(Text)
President of the Country Liberal Party
- In office 16 February 2025 – 11 October 2025
- Leader: Lia Finocchiaro
- Preceded by: Shane Stone
- Succeeded by: Nathan Land

Administrator of the Australian Indian Ocean Territories
- In office 5 October 2017 – 4 October 2022
- Monarchs: Elizabeth II Charles III
- Governors-General: Peter Cosgrove; David Hurley;
- Preceded by: Barry Haase
- Succeeded by: Sarah Vandenbroek (acting)

Member of the Australian Parliament for Solomon
- In office 21 August 2010 – 2 July 2016
- Preceded by: Damian Hale
- Succeeded by: Luke Gosling

Personal details
- Born: Natasha Louise Griggs 24 January 1969 (age 57) Adelaide, South Australia
- Party: Liberal
- Other party: Country Liberal
- Spouse: Paul Griggs
- Children: 1
- Alma mater: Northern Territory University
- Occupation: Politician

= Natasha Griggs =

Australian politician

Natasha Louise Griggs (born 24 January 1969) is an Australian former politician and the administrator of the Australian Indian Ocean Territories from 2017 to 2022.

(Required actions)
**1)** Answer these questions from the Natasha Griggs profile:
(a) Who preceded her as Administrator of the Australian Indian Ocean Territories?
(b) Where was she born?
(c) Who succeeded her as Member of the Australian Parliament for Solomon?
**2)** List every office that the Natasha Griggs profile says she held.
**3)** Write the next few sentences of the Natasha Griggs profile.
The items that follow the Natasha Griggs profile are separate material.

(Extracted data)
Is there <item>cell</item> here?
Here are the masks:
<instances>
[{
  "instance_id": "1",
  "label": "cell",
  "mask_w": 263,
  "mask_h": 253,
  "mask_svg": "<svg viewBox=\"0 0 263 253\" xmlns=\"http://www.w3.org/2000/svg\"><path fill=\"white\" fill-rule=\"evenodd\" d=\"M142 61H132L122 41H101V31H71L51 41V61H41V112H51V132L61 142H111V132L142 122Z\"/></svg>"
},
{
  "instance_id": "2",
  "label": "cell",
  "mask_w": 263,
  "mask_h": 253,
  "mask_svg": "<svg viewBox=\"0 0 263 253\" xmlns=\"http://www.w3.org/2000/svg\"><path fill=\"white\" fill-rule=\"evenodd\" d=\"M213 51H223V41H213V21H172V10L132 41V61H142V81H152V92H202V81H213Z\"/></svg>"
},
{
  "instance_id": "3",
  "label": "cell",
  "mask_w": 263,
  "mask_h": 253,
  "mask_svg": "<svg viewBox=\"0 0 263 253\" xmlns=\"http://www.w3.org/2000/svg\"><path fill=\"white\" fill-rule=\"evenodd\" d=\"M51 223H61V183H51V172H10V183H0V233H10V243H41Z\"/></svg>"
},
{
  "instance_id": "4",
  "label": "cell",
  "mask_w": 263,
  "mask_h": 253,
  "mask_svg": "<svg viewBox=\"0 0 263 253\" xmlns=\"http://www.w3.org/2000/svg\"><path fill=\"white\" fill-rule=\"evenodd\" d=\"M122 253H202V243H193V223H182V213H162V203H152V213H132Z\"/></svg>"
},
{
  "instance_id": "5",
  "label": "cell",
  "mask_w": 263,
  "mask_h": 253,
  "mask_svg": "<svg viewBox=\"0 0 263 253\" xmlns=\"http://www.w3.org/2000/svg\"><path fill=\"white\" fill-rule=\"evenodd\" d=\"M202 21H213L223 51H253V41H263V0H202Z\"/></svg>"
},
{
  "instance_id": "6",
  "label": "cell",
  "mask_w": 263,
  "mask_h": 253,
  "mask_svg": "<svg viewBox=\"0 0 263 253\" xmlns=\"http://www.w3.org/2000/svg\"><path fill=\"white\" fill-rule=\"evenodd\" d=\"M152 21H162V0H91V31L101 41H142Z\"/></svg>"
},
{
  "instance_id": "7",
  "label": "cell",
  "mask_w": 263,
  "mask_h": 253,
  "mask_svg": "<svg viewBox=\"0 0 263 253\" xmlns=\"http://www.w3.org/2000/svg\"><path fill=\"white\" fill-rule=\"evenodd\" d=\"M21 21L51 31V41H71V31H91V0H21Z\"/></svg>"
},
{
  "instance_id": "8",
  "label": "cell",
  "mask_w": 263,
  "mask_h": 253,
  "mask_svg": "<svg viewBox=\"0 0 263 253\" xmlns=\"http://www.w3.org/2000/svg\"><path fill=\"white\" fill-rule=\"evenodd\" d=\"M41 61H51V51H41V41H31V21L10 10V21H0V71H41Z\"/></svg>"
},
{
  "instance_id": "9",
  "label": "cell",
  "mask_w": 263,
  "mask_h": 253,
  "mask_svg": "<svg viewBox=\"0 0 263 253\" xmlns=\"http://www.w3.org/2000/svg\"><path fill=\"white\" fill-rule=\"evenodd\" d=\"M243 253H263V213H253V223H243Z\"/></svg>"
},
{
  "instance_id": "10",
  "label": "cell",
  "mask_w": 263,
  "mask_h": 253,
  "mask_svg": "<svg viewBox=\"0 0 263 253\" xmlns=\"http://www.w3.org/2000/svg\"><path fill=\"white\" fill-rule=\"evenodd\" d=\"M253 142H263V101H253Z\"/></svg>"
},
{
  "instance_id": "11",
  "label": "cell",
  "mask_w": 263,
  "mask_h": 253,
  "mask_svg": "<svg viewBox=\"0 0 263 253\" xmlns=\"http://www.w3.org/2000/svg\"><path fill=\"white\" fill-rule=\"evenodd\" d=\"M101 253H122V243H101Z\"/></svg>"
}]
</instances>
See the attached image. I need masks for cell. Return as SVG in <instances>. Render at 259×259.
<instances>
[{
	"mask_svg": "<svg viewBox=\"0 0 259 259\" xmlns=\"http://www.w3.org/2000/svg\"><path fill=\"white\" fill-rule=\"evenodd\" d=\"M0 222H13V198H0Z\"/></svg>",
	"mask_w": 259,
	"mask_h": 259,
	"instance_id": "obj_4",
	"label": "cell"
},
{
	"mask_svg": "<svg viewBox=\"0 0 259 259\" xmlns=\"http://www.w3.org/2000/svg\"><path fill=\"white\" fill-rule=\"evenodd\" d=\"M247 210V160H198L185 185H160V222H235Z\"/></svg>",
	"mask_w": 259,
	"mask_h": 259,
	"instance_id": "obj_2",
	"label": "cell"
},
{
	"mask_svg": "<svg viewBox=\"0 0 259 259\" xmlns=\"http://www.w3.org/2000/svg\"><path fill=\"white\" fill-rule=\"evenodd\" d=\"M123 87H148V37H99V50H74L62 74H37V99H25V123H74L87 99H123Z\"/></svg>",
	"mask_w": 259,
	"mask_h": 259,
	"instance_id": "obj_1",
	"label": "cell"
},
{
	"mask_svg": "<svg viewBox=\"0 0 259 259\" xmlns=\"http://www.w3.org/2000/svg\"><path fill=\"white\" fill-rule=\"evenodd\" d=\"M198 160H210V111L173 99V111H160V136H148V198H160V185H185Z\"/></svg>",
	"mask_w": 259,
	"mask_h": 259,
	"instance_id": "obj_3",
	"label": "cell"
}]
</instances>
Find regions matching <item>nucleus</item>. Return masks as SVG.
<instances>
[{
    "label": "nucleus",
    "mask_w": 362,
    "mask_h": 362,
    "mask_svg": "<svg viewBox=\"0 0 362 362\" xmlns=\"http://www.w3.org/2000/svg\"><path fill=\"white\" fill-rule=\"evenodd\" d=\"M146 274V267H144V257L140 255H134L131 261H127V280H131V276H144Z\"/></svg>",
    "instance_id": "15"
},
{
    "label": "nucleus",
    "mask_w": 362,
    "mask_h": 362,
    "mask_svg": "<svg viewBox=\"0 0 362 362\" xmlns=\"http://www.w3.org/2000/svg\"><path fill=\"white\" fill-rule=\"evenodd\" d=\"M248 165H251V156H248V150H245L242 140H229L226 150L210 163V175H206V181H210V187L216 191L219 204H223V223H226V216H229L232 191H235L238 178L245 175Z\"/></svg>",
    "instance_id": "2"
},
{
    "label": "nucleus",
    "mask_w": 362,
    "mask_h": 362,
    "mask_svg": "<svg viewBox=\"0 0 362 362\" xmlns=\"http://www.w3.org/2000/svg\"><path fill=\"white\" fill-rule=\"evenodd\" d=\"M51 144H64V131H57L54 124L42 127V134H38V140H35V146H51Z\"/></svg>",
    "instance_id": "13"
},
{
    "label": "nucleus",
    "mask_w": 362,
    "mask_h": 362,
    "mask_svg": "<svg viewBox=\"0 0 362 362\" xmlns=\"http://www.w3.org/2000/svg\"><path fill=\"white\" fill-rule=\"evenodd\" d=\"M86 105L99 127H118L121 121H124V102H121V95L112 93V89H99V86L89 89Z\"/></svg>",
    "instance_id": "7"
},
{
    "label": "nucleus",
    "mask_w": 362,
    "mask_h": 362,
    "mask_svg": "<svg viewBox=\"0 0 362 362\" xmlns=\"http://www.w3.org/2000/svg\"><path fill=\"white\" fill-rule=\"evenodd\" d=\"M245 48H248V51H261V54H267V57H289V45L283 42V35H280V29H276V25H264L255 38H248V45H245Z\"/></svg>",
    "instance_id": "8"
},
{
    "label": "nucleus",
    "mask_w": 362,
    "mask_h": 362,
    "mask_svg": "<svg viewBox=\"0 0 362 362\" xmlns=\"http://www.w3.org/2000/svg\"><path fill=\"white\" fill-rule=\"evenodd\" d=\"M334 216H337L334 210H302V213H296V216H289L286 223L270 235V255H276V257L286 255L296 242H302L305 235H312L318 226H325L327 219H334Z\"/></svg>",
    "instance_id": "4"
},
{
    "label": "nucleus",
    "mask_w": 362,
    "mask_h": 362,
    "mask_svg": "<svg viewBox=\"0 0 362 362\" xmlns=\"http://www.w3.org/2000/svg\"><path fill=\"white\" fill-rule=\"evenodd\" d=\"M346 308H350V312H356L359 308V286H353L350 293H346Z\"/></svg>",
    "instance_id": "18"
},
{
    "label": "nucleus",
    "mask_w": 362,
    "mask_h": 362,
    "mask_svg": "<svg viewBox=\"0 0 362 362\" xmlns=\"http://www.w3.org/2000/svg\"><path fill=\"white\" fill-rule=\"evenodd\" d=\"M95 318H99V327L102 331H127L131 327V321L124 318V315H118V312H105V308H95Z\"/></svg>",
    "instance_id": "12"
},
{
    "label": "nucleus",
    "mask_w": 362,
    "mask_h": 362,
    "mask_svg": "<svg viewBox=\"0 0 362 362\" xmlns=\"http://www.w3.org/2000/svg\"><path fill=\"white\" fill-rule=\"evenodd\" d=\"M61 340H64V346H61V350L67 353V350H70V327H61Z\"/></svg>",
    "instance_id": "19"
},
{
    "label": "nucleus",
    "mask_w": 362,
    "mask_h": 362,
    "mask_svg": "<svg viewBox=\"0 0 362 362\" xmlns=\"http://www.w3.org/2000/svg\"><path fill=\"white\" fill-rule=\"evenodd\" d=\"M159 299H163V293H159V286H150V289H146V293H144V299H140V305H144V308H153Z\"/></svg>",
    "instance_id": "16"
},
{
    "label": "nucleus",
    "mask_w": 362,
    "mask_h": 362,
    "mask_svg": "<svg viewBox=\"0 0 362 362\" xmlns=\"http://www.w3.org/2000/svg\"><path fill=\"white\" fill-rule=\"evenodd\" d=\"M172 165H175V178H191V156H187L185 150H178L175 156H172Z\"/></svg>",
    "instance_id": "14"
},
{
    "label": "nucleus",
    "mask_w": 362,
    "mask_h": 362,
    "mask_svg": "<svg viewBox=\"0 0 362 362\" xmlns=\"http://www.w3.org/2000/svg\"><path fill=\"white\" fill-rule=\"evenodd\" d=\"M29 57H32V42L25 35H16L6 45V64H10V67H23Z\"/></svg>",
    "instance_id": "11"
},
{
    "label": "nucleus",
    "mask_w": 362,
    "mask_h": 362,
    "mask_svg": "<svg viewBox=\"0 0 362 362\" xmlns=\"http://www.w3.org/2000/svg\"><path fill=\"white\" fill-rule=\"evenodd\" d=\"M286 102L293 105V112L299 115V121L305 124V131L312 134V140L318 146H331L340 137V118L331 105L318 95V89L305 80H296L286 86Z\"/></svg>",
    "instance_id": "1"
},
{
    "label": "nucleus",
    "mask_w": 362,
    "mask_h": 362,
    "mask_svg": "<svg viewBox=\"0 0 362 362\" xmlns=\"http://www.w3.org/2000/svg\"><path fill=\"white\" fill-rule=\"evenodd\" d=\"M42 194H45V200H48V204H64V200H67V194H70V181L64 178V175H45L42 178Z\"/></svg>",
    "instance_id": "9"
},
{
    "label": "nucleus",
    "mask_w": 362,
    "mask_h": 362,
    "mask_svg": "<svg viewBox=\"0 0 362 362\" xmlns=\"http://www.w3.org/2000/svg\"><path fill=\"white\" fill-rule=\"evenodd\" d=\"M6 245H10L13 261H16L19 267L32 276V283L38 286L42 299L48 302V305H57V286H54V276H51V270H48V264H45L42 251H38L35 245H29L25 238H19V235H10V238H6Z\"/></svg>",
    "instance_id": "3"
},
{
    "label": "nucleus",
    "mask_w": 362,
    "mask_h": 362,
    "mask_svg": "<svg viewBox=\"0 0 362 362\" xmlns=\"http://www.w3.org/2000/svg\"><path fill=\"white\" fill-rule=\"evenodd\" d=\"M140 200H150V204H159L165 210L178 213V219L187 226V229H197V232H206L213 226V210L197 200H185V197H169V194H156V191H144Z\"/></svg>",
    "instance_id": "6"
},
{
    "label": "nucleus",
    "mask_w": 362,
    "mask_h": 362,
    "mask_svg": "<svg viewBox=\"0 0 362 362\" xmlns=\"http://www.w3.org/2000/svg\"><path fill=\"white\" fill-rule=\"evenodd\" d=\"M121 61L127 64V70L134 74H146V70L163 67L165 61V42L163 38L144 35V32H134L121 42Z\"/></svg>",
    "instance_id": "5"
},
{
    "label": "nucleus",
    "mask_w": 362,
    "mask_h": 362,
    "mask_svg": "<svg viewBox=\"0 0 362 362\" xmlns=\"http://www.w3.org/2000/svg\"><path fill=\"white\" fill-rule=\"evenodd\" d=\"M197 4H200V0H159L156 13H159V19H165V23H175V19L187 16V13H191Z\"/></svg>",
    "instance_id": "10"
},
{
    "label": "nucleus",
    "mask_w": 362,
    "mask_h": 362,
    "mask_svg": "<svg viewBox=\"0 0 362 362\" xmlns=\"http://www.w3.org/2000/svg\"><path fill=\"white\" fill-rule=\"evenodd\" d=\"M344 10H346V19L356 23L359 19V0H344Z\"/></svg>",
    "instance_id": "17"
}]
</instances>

(Responses in order)
**1)**
(a) Barry Haase
(b) Adelaide, South Australia
(c) Luke Gosling

**2)**
- President of the Country Liberal Party
- Administrator of the Australian Indian Ocean Territories
- Member of the Australian Parliament for Solomon

**3)**
Griggs was first elected at the 2010 federal election as a member of the House of Representatives for the division of Solomon, representing the Country Liberal Party. She sat with the Liberal Party in federal parliament. She was re-elected at the 2013 federal election, but lost her seat to Labor candidate Luke Gosling at the 2016 federal election. From February 2025 to October 2025, she served as the president of the Country Liberal Party.

== Background ==
Griggs was born in Adelaide, moved to the Northern Territory when she was four weeks old and attended primary and secondary schools in Alice Springs before moving to Darwin in 1987 to complete a Bachelor of Business at the Northern Territory University (now Charles Darwin University).

She started her working life in the Northern Territory government in the IT sector. Before her election to public office she had a career in both the Government and private sectors, holding both senior project and business manager positions. In 2002 Griggs was diagnosed with thyroid cancer, undergoing six months of intensive treatment. She beat the illness and returned to work. She remains an advocate for charities and NGO's focused around cancer prevention, research and treatment. Beyond this, Griggs has long been a prominent advocate for community and non-profit organisations, raising $30,000 and being named the Territory's leading fundraiser in 1992.

Griggs stood as an Alderman in 2008 and won election to the Palmerston City Council, during which she was elected by her colleagues to the position of deputy mayor.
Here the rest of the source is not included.